Coup de projecteur sur les évaluations collectées sur les livres d'or numériques Civiliz à propos des phases de pré-visite et de péri-visite. Objectifs ? D'une part, identifier les nouveaux défis des lieux culturels. D'autre part, définir les facteurs permettant de prolonger l’expérience culturelle de chaque visiteur.

Nouveaux défis des stratégies muséales

Si les notes moyennes obtenues par les institutions culturelles à propos des phases de pré-visite et de péri-visite sont globalement favorables, les évaluations des visiteurs soulignent aussi les efforts à poursuivre quant aux informations données en amont et aux services annexes qui leurs sont offerts.

Sur le web, les réseaux sociaux ou les canaux classiques, l'information précédant la visite (3,67 sur 5), est moins bien évaluée que la rapidité de l'accès aux lieux d'exposition.

Les sites Internet des institutions culturelles doivent donc encore poursuivre leur adaptation aux évolutions des pratiques numériques. Mais leurs efforts pour optimiser les files d'attente sur place se voient reconnus par de très bonnes évaluations (4,17).


Boutiques et services : une offre globale équilibrée à réinventer

Avec une note de 3,23 sur le critère Boutique, les avis collectés par Civiliz montrent que le public reste encore à éblouir sur cet aspect de la visite. Une boutique de musée n’est pas n’importe quel type de boutique. Elle doit prolonger l'émerveillement de la visite tout en restant accessible à un large public.

Sur la restauration aussi les attentes semblent parfois déçues : la note de 3,47 reflète la difficulté, pour les institutions culturelles, à maîtriser cette dimension a priori éloignée de leur mission fondamentale, mais pourtant si intimement liée, pour le public, à l'expérience globale de visite.

Ecouter les visiteurs pour innover et donner du sens

Les évaluations recueillies caractérisent la trame de l’expérience culturelle du visiteur, et ce, du premier clic sur le site web de l’institution jusqu'à l’achat d’un souvenir, en passant par le restaurant décoré à l’image de la thématique de l’exposition.

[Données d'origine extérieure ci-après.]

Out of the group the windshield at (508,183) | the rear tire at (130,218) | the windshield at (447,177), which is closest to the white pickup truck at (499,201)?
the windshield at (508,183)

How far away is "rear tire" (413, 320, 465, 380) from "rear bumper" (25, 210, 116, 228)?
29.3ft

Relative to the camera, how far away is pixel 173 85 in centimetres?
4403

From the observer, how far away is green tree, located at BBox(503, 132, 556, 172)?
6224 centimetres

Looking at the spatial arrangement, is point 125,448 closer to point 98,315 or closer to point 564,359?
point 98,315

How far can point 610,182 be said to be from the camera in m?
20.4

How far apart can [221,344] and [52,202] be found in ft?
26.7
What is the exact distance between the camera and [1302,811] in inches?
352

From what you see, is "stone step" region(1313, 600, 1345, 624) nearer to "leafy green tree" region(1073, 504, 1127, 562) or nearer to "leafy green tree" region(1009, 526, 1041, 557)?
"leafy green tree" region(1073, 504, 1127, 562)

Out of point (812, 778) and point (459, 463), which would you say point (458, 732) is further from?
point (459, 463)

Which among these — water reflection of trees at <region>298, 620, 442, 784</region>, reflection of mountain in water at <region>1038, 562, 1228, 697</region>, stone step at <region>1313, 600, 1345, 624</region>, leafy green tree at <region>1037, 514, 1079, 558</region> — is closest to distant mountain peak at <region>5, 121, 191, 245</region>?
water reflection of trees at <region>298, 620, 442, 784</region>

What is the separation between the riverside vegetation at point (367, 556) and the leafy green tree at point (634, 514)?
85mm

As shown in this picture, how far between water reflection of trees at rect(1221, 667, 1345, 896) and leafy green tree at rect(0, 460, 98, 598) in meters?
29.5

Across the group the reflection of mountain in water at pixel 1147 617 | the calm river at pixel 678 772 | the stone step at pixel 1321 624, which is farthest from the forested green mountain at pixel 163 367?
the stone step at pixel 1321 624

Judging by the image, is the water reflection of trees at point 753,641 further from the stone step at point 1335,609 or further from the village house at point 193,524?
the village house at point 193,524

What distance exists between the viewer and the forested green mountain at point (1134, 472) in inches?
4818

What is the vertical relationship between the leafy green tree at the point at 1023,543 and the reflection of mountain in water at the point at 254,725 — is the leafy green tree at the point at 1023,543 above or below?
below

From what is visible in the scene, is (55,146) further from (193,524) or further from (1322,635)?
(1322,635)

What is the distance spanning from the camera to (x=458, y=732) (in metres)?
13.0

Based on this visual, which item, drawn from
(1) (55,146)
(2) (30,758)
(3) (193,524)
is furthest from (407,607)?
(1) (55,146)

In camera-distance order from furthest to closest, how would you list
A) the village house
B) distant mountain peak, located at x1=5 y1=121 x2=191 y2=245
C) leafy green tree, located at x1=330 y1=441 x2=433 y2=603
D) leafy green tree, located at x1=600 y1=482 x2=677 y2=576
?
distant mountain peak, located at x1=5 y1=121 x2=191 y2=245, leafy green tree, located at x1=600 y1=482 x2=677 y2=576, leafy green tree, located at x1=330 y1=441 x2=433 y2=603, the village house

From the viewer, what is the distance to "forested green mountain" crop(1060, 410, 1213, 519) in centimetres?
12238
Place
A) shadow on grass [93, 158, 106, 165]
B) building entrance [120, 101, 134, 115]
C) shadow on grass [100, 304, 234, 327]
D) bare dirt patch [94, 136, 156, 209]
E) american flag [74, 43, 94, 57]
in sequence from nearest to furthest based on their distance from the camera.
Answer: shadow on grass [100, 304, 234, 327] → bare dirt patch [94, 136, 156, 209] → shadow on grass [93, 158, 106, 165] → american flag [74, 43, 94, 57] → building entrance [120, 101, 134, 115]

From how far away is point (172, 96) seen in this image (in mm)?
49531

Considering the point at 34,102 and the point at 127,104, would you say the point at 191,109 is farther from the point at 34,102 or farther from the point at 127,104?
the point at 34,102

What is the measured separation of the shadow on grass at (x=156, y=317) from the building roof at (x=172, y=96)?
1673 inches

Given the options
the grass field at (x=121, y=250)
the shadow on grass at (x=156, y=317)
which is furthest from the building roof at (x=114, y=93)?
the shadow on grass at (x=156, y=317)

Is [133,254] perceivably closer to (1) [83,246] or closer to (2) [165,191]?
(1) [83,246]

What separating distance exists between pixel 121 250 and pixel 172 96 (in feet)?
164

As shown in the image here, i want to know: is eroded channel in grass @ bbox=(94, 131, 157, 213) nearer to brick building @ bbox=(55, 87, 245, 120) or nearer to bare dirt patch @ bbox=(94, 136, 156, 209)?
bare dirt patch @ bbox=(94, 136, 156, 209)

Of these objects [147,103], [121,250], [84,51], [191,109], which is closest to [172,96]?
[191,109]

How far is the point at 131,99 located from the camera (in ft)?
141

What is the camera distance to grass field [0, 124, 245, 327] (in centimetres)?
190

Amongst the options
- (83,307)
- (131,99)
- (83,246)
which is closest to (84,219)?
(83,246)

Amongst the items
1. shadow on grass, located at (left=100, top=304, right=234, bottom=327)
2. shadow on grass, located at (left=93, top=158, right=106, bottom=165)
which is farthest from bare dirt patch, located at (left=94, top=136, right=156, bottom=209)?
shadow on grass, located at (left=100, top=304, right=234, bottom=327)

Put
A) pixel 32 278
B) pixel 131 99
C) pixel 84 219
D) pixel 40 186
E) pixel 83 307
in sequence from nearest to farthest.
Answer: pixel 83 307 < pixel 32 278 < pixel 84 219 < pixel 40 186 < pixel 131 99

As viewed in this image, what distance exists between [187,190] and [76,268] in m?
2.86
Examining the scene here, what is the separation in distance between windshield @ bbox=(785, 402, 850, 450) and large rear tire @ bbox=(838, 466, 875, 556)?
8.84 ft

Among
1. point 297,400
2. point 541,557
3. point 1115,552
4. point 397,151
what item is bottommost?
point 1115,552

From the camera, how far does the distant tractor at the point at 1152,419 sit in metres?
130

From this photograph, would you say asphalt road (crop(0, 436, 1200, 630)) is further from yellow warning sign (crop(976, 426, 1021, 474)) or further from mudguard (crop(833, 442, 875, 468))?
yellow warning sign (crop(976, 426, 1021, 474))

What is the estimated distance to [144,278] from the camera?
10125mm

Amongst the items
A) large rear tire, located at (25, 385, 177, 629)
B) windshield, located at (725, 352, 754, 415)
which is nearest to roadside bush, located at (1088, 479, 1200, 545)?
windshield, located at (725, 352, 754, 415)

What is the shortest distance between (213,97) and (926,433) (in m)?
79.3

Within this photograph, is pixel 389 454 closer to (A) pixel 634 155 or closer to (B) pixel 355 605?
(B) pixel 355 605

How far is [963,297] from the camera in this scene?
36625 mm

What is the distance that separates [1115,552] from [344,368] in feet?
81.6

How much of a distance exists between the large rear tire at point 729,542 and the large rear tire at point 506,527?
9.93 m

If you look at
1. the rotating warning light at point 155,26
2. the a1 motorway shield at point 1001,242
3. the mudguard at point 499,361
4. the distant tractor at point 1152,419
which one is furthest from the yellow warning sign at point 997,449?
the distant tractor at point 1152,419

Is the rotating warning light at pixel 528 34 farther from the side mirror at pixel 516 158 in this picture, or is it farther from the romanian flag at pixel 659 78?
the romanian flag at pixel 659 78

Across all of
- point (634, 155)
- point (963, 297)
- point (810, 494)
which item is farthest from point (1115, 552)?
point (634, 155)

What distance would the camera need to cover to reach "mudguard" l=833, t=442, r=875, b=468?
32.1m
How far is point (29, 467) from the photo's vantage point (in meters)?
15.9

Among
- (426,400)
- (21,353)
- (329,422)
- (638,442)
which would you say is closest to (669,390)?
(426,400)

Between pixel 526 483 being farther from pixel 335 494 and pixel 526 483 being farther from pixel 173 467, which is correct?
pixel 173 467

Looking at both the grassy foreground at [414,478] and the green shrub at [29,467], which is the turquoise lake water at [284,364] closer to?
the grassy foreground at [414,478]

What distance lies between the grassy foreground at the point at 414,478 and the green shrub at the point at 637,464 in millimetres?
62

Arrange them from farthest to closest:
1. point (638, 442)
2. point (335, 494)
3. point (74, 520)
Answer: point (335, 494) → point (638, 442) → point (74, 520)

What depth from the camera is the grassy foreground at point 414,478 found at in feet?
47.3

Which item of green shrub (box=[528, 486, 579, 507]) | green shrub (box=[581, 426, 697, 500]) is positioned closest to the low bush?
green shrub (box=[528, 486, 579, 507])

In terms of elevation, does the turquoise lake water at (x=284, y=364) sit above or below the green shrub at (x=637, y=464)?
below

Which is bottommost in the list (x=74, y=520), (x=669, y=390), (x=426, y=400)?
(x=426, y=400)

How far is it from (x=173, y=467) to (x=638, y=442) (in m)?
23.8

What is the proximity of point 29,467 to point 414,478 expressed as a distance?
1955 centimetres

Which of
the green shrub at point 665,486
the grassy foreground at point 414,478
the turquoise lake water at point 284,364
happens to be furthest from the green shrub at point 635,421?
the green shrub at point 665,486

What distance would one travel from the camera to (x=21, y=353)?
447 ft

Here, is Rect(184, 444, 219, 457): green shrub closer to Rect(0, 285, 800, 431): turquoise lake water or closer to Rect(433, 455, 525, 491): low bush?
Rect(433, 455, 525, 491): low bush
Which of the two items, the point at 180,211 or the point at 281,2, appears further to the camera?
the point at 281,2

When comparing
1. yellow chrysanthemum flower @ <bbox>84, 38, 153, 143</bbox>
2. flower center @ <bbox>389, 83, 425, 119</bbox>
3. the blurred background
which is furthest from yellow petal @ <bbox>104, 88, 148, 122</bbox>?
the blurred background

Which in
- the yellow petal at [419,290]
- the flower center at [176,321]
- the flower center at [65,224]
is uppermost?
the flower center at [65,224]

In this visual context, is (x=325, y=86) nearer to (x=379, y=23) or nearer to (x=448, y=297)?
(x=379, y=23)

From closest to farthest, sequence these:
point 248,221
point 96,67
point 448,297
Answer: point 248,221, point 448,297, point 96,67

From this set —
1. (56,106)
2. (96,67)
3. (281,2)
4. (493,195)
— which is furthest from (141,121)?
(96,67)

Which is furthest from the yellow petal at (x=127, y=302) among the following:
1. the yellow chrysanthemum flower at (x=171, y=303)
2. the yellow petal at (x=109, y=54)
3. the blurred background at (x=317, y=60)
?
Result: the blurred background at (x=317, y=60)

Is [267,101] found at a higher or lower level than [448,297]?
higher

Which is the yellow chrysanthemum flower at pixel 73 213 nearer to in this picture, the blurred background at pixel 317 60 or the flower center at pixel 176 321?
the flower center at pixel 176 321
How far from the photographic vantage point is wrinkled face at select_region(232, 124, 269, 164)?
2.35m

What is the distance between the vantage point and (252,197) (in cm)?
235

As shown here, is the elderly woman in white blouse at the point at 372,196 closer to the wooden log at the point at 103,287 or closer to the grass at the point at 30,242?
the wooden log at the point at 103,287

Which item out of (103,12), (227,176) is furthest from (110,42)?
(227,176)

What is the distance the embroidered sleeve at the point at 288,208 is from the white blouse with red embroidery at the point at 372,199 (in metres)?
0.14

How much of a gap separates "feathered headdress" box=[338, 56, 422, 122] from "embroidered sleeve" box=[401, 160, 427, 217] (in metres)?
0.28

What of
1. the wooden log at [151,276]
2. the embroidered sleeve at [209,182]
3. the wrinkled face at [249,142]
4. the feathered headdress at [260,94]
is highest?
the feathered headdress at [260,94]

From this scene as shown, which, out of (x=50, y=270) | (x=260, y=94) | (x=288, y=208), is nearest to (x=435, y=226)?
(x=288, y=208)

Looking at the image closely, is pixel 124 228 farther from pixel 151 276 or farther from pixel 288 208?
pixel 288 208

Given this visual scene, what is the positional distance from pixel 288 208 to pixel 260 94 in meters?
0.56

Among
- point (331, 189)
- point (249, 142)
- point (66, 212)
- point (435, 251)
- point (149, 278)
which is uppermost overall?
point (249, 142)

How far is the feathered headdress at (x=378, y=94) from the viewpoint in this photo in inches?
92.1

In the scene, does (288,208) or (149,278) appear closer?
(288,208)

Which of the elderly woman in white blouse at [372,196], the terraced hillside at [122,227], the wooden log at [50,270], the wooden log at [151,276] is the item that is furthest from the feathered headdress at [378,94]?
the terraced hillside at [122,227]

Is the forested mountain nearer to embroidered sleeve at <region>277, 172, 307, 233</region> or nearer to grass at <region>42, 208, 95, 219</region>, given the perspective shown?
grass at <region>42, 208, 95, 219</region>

Des emplacements stratégiques et une architecture d’exception ; des prix attractifs pour un panel équilibré de produits et de services ; une offre globale originale, pratique et réinventée pour que l’émerveillement soit total et qu’il perdure bien après la visite : dans les couloirs du développement pérenne, le visiteur off et on-line se promène et guide les institutions vers une stratégie multicanal rimant avec sens et innovation.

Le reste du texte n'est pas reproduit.